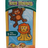 IMAGI MAKE CLAY STICKERS ANIMALS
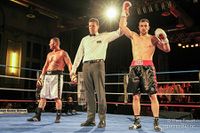 File:Siegerehrung Mohamed Soltby wins over Laszlo Hubert.jpg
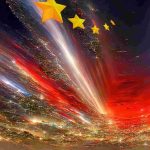 搞薯条的头像-AI破解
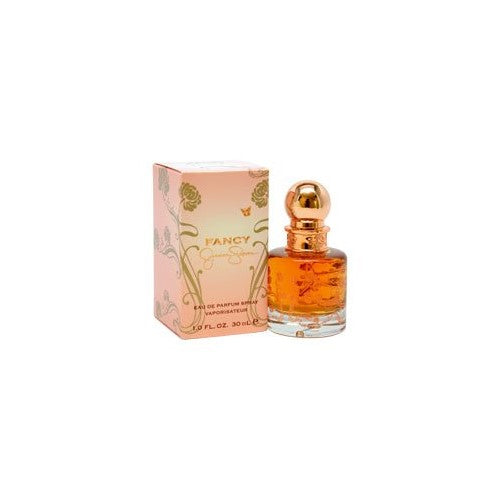 Jessica Simpson Fancy Eau De Parfum Spray 1 oz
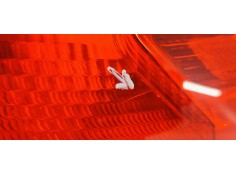 Recambio de piloto trasero izquierdo para opel insignia sports tourer edition referencia OEM IAM 13226856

-------------------------

▶ **WORK ORDER**: Leaving out the pictures, repeat the data above exactly.

▶ **WORKED SOLUTION**:
 IMAGI MAKE CLAY STICKERS ANIMALS
 File:Siegerehrung Mohamed Soltby wins over Laszlo Hubert.jpg
 搞薯条的头像-AI破解
 Jessica Simpson Fancy Eau De Parfum Spray 1 oz
 Recambio de piloto trasero izquierdo para opel insignia sports tourer edition referencia OEM IAM 13226856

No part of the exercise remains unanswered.